Published September 9th, 2015
New Reconfigured Cottage Plan for Mountain View Parcel
By Cathy Tyson
Preliminary conceptual rendering of proposed development on Mountain View Drive, behind Trader Joe's. Image provided
It has been a tough journey for developer Dan Freeman of Lenox Homes in Lafayette. The local developer's original application for a multi-family project on Mountain View Drive first got off the drawing board about two years ago. Since then, the developer of the proposed project directly behind Trader Joe's has revised the project twice, withdrew its original application, hired new architects and recently came before the Design Review Commission with a completely revamped concept.
It was clear that the prior monolithic project was not going to be approved, so Freeman started fresh with local architect Steven Kubitschek of Orinda as designer, and Lafayette-based Newell Arnerich as architect. Kubitschek is known for the unique design of the Amanda Lane project, which consists of five homes clustered on one parcel just a few blocks from the Lenox Homes site location.
"We want to enhance the neighborhood," said Freeman, who reached out to neighbors in multiple meetings for input over the past two and a half years, noting how it ultimately resulted "in the best fit for all of us." He also heeded the advice of commissioners who strongly suggested not returning with minor tweaks on the original project.

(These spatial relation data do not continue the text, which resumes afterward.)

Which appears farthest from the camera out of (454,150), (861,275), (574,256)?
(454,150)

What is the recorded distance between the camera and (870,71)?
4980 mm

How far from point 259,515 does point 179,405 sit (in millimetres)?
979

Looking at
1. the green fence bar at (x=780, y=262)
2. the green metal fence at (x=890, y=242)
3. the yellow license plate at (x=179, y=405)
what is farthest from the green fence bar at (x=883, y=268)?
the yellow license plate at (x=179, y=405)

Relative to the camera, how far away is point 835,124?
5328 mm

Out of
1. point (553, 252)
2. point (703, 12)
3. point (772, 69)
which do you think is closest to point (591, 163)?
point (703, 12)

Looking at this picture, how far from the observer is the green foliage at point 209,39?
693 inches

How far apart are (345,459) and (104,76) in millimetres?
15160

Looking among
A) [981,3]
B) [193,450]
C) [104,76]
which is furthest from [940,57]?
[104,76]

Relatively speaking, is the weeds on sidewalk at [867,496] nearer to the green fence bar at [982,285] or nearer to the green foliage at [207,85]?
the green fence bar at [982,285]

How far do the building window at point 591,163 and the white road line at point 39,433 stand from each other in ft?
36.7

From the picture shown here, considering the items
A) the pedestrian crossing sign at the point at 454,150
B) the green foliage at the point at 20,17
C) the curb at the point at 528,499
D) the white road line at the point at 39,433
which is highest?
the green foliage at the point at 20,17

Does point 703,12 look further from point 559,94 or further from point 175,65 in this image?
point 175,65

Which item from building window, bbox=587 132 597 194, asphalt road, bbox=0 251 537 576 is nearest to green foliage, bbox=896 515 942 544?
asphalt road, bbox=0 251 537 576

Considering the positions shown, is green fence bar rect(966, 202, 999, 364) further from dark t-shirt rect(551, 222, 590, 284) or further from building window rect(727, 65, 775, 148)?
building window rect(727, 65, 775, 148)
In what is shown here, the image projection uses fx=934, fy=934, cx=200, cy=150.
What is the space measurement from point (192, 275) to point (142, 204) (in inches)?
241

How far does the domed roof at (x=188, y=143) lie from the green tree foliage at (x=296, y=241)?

The team recently presented the new and improved revised plan - six homes of about 1,800 to 1,900 square feet that are in three duplexes, around a central shared lane that also serves as a kid play area and is pedestrian friendly - at an informal Design Review Commission meeting. Homes that back up to the large Trader Joe's wall are three stories tall, with two-story buildings on the southern side that back up to single family homes. Commissioners were pleased with the more transitional design, as a way to bridge commercial property on one side and single family residences on the other, with multi-family units directly behind the proposed cottages.
A project of this size is required to have a total of 11 parking spaces, one and a half spaces per unit. The new design has 14 spaces, two per unit - utilizing an inventive car lift system in each unit's garage, along with two spaces for guests. A dedicated space on the street would be set aside for deliveries and garbage service.
Commissioners generally liked this version of the new plan, especially the smaller scale, however there is always some fine tuning before an application is recommended for approval.
Commissioner Shalini Agrawal commented that it was a thoughtful layout, but there was a bit of contradiction between the vision of a walkable lifestyle and adding more parking than necessary. Other commissioners suggested perhaps adding Juliet balconies on the second level and "green" elements as the design continues to evolve.
Some neighbors actually showed up at the design review meeting to compliment the developer for making major changes and responding to their concerns.